Your objective -> Could you say how many lines below contain the word "electrodes"? Give the number with no other text.

Data extract ->
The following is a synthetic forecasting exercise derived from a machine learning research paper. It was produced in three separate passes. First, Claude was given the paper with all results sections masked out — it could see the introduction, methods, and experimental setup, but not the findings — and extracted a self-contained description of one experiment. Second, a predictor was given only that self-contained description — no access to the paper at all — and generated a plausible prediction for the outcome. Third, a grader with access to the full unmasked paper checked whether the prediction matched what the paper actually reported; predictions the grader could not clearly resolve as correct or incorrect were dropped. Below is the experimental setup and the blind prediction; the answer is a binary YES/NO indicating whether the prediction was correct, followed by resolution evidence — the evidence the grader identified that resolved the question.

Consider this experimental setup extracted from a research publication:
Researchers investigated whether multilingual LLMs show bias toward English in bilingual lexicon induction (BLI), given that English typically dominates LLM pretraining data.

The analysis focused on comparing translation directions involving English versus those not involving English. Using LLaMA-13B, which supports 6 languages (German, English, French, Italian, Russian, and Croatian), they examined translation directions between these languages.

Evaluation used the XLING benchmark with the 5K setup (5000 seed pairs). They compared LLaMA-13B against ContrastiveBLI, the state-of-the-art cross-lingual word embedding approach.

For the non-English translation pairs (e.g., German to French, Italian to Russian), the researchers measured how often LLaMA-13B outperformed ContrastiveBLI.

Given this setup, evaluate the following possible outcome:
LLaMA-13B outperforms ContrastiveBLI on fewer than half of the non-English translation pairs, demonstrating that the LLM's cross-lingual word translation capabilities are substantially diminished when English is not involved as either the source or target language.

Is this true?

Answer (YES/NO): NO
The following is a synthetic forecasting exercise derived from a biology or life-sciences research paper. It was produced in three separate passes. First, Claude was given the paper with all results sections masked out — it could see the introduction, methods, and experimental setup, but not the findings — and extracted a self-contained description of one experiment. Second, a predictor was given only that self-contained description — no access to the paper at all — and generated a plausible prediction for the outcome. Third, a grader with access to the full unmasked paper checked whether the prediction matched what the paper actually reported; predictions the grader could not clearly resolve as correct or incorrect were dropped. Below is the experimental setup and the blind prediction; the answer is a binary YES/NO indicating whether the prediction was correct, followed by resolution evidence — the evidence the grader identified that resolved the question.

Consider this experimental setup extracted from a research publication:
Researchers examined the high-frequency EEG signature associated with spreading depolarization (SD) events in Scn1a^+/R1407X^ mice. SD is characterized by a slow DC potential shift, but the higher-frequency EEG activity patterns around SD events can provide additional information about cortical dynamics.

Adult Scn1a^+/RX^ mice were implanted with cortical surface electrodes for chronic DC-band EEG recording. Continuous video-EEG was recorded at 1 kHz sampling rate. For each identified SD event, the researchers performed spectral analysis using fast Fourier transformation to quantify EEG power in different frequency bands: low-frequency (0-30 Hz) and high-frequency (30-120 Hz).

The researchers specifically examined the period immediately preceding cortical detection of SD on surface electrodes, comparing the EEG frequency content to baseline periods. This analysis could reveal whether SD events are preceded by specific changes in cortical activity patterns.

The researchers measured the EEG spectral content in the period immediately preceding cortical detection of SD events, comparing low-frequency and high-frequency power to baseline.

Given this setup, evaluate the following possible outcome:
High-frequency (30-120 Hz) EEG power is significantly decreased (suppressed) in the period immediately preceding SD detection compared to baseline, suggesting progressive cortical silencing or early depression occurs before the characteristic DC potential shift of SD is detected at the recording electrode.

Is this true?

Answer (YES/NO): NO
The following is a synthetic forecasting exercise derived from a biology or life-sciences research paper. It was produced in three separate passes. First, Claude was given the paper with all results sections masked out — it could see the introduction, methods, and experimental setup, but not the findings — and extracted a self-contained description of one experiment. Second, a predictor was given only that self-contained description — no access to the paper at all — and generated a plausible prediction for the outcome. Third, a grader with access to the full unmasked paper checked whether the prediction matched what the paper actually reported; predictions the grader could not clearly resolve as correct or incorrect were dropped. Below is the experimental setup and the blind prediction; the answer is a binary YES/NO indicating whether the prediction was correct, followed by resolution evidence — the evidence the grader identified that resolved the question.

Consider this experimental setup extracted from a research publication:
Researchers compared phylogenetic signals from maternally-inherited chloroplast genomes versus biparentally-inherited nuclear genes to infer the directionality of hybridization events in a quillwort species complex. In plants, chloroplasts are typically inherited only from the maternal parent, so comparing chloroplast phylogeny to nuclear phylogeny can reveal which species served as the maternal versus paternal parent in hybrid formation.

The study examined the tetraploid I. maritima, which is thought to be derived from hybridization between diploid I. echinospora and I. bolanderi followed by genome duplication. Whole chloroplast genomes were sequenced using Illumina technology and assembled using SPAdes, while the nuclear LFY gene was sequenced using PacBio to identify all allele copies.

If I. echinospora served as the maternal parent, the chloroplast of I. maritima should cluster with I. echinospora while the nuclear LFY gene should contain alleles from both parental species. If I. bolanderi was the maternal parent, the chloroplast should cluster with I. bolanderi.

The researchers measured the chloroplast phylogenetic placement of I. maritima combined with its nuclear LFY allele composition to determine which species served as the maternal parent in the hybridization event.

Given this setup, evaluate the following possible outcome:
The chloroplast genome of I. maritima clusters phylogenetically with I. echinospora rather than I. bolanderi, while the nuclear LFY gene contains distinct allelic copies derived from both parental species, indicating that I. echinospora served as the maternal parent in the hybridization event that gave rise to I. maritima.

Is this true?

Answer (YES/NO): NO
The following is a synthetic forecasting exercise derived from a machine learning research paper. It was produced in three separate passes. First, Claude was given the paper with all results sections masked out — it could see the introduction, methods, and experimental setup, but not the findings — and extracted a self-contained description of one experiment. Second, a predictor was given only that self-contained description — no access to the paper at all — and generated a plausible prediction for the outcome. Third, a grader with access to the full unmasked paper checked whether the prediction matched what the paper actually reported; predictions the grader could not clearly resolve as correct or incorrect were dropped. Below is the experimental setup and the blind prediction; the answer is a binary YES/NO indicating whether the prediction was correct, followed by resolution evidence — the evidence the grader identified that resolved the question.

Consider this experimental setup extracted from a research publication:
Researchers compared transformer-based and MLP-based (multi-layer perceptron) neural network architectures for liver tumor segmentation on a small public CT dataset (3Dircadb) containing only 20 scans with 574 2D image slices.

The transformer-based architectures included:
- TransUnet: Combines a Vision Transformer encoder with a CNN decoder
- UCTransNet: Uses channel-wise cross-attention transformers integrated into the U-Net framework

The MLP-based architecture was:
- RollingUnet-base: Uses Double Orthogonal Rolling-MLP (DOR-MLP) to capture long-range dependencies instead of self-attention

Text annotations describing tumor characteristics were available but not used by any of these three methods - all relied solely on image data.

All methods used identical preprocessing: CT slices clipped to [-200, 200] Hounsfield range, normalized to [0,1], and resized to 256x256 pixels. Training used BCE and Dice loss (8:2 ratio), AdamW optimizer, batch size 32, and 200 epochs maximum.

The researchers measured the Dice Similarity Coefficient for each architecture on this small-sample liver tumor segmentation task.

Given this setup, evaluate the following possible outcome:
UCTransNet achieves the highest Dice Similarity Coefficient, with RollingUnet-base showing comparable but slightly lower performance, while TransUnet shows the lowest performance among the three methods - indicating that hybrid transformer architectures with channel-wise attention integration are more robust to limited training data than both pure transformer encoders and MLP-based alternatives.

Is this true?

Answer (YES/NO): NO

Output for this task -> 2